1

Working with R, this is a real WTF:

R> f_string <- 'Sepal.Length ~ Sepal.Width'
R> l <- with(iris, lm(as.formula(f_string))) # works fine

R> f_formula <- as.formula(f_string)
R> l <- with(iris, lm(f_formula))
Error in eval(expr, envir, enclos) : object 'Sepal.Length' not found

Why does as.formula have to be inside the lm() call? I get it that this is a question about which environment things are evaluated in, because this works:

R> f_formula <- with(iris, as.formula(f_string))
R> lm(f_formula)

but I'm having real trouble wrapping my head around why one works and the other one doesn't.

naught101
  • 18,687
  • 19
  • 90
  • 138
  • 1
    You might want to clean up your code and make it fully reproducible.
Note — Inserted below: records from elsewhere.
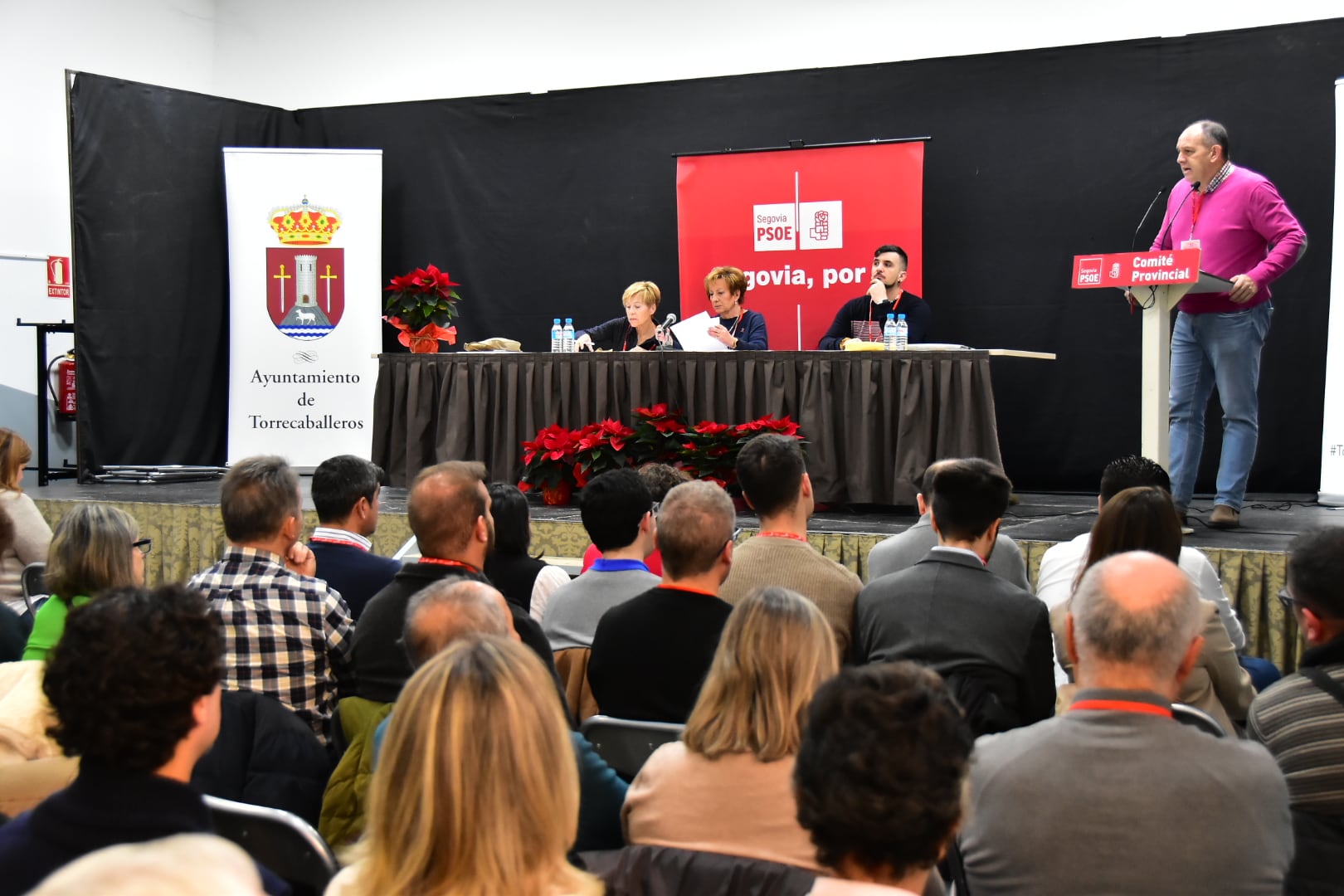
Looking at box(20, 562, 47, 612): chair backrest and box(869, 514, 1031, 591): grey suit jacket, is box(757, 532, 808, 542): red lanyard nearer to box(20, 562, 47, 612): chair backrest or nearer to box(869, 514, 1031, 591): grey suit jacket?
box(869, 514, 1031, 591): grey suit jacket

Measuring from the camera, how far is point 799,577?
252 cm

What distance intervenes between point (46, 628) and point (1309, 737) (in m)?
2.36

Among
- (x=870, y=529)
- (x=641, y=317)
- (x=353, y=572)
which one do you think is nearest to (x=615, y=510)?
(x=353, y=572)

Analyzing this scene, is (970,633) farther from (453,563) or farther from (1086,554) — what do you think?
(453,563)

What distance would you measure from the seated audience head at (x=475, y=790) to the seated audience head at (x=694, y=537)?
1.04 m

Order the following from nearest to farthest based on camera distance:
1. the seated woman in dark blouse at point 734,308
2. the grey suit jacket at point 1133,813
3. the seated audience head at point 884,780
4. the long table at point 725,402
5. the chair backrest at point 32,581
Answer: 1. the seated audience head at point 884,780
2. the grey suit jacket at point 1133,813
3. the chair backrest at point 32,581
4. the long table at point 725,402
5. the seated woman in dark blouse at point 734,308

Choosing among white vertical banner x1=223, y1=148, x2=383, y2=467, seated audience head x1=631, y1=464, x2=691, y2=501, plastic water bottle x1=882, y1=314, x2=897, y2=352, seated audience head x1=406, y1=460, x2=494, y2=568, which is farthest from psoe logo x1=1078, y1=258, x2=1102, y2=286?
white vertical banner x1=223, y1=148, x2=383, y2=467

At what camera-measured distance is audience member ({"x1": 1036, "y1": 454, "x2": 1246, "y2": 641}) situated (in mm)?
2652

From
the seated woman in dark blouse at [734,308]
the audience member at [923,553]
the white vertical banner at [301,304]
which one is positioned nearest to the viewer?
the audience member at [923,553]

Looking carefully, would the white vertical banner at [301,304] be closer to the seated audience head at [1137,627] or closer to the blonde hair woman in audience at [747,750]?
the blonde hair woman in audience at [747,750]

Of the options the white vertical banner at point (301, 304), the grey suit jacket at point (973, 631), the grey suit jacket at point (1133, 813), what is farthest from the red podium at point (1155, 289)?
the white vertical banner at point (301, 304)

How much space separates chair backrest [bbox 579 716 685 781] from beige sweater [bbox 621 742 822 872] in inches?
11.5

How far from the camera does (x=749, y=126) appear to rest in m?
7.18

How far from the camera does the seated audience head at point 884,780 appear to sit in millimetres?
1120
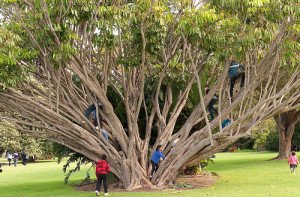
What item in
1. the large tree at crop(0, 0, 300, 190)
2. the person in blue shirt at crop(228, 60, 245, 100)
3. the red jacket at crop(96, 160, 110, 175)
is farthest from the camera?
the person in blue shirt at crop(228, 60, 245, 100)

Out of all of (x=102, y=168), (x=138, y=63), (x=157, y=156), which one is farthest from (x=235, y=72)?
(x=102, y=168)

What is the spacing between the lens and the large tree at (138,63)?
14711mm

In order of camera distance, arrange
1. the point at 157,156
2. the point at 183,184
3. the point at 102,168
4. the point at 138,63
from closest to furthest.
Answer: the point at 102,168 < the point at 138,63 < the point at 157,156 < the point at 183,184

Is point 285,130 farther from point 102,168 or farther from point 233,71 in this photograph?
point 102,168

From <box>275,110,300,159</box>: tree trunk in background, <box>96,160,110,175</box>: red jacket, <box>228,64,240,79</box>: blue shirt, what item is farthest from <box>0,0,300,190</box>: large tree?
<box>275,110,300,159</box>: tree trunk in background

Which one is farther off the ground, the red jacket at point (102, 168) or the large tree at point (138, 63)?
the large tree at point (138, 63)

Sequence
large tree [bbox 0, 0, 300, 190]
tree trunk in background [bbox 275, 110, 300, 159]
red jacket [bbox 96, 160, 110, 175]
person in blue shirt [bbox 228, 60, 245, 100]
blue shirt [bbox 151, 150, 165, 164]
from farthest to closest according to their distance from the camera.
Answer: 1. tree trunk in background [bbox 275, 110, 300, 159]
2. blue shirt [bbox 151, 150, 165, 164]
3. person in blue shirt [bbox 228, 60, 245, 100]
4. red jacket [bbox 96, 160, 110, 175]
5. large tree [bbox 0, 0, 300, 190]

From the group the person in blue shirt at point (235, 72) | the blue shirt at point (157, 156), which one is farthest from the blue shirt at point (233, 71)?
the blue shirt at point (157, 156)

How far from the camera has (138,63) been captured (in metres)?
16.7

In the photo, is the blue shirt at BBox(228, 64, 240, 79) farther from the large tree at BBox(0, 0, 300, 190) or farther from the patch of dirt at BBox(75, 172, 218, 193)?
the patch of dirt at BBox(75, 172, 218, 193)

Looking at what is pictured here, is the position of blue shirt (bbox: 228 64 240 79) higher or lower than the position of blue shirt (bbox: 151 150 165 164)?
higher

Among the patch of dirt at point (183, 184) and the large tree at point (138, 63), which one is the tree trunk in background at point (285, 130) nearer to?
the patch of dirt at point (183, 184)

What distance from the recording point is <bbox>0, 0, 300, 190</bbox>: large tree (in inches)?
579

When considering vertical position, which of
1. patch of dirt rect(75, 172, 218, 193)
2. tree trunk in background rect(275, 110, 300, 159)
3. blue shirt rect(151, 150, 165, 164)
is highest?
tree trunk in background rect(275, 110, 300, 159)
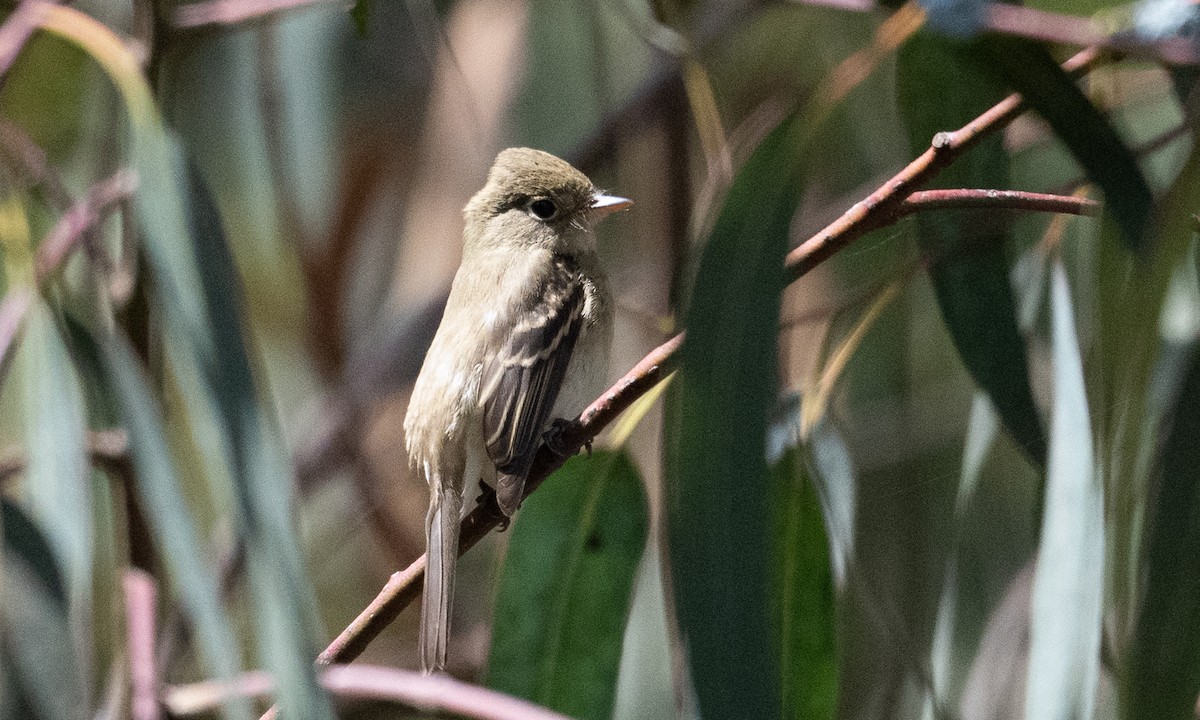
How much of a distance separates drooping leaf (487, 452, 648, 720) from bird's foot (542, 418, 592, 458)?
0.04 meters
However, looking at the code of `as.formula` I also don't understand it. I'd thought that either `as.formula(f_string, env=basenev())` or `as.formula(f_string, env=parent.frame())` should work (I expected the former), but only if the `env` is `missing` it works. (I hope you know that you shouldn't use `with` here. `lm` and friends have a `data` argument for a reason.) – Roland Sep 04 '14 at 07:52
  • @Roland whoops, accidentally left some cruft in there.... – naught101 Sep 04 '14 at 08:03
  • @Roland: totally true about the `data=` arguement, too. It lets `lm()` take strings fine, so I can avoid the whole question. Still, it's interesting, as a compsci neophyte :) – naught101 Sep 04 '14 at 08:12

1 Answers1

2

Your failing example fails because you are creating the formula with the global environment:

> f_formula <- as.formula(f_string)
> l <- with(iris, lm(f_formula))
Error in eval(expr, envir, enclos) : object 'Sepal.Length' not found
> str(f_formula)
Class 'formula' length 3 Sepal.Length ~ Sepal.Width
  ..- attr(*, ".Environment")=<environment: R_GlobalEnv> 

and there's no Sepal.Length there. If you create the appropriate objects in the global environment you can make it work:

> Sepal.Length=1:10
> Sepal.Width=runif(10)
> l <- with(iris, lm(f_formula)) # "works" (ie doesn't error)

But that is completely ignoring the iris data. Welcome to the world of annoying R behaviour.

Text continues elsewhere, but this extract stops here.